Stored data entries
┄┄┄┄┄┄
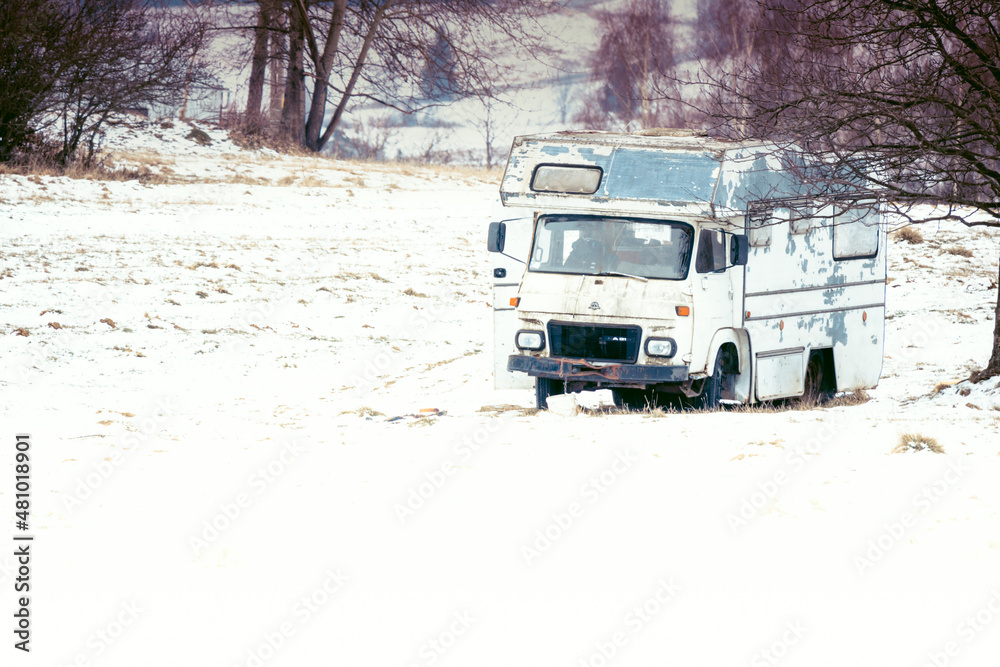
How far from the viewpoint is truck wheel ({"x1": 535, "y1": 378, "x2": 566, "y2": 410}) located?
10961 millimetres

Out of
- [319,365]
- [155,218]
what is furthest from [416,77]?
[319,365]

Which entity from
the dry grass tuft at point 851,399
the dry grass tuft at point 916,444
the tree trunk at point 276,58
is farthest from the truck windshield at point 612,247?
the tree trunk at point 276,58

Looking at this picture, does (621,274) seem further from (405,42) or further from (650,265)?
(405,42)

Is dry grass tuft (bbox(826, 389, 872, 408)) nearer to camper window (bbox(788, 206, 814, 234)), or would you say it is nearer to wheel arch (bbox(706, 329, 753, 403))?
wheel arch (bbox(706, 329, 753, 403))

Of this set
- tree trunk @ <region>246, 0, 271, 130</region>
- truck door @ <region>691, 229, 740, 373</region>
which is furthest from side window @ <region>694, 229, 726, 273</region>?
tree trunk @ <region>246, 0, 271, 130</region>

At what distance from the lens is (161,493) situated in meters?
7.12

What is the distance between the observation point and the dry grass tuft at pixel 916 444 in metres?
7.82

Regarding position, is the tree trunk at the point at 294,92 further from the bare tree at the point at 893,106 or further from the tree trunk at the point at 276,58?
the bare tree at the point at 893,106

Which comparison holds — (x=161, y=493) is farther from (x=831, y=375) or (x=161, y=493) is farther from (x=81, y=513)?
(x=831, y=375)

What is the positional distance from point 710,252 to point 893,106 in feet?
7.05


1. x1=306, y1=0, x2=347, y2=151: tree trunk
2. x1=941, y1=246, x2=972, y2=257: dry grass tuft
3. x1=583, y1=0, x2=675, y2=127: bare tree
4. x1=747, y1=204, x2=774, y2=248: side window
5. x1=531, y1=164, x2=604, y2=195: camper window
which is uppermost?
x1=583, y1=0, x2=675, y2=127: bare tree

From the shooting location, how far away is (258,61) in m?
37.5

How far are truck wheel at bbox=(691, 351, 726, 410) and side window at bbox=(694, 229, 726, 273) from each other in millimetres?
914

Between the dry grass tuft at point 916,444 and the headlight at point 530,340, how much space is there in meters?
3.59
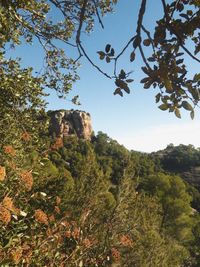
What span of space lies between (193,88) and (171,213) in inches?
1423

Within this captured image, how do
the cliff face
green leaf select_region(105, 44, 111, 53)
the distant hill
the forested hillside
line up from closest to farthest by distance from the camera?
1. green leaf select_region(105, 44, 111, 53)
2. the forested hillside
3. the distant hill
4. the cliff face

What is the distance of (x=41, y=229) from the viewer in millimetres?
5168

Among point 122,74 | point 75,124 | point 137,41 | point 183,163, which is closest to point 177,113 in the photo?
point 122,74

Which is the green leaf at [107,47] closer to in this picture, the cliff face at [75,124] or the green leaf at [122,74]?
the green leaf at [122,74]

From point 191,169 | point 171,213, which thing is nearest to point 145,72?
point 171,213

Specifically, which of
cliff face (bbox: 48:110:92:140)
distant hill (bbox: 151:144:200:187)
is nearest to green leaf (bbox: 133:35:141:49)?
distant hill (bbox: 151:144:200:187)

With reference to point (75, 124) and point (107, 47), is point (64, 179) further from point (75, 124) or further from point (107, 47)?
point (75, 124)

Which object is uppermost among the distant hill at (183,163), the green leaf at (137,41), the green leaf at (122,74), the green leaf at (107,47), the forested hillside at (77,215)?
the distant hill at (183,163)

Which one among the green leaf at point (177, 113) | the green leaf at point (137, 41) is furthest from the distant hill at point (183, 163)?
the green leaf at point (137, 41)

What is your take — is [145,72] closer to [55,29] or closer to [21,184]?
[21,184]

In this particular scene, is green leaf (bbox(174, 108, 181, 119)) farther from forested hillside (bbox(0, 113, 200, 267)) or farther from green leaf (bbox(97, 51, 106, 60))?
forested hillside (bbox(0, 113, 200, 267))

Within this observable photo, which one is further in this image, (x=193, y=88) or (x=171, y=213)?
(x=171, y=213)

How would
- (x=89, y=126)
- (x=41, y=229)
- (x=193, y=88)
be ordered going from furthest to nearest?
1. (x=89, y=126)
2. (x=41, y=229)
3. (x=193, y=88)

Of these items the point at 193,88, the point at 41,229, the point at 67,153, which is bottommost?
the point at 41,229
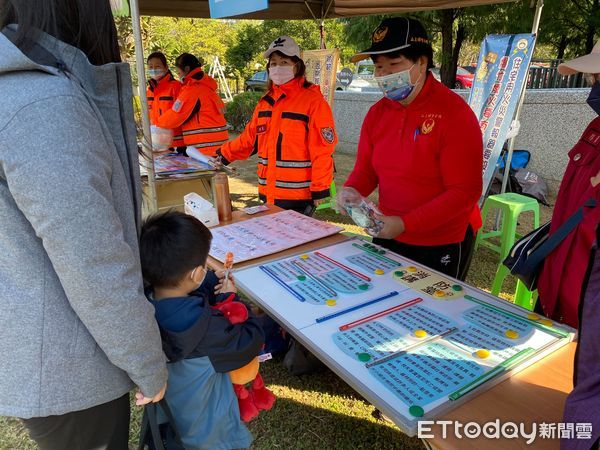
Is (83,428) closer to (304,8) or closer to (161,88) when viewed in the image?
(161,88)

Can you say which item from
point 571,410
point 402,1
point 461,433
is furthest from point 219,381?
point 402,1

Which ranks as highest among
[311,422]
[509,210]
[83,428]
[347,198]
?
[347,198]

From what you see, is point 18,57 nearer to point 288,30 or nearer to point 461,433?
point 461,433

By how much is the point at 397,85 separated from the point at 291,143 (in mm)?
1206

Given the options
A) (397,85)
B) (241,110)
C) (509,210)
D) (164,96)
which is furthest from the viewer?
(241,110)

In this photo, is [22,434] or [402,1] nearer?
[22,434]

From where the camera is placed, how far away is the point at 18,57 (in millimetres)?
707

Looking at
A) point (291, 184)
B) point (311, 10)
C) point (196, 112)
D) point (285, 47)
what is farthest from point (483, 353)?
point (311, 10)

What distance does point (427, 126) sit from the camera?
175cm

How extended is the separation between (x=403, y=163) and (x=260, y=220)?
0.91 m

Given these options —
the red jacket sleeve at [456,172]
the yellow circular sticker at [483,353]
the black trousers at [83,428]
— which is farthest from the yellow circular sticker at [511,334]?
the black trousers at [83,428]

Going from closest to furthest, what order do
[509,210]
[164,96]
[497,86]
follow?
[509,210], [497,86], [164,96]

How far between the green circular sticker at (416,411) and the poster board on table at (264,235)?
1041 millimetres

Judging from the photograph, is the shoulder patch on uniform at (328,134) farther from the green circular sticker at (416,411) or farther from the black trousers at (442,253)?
┄┄┄┄┄┄
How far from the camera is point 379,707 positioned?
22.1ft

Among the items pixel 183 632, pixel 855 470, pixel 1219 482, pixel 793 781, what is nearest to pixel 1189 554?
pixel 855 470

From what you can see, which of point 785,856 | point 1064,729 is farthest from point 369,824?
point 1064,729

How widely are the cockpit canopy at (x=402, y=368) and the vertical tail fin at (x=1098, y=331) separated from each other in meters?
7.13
┄┄┄┄┄┄
§ **EXERCISE OBJECTIVE**: How many lines in the items above contain the string "farther"? Reply with the number alone.

§ **EXERCISE SOLUTION**: 3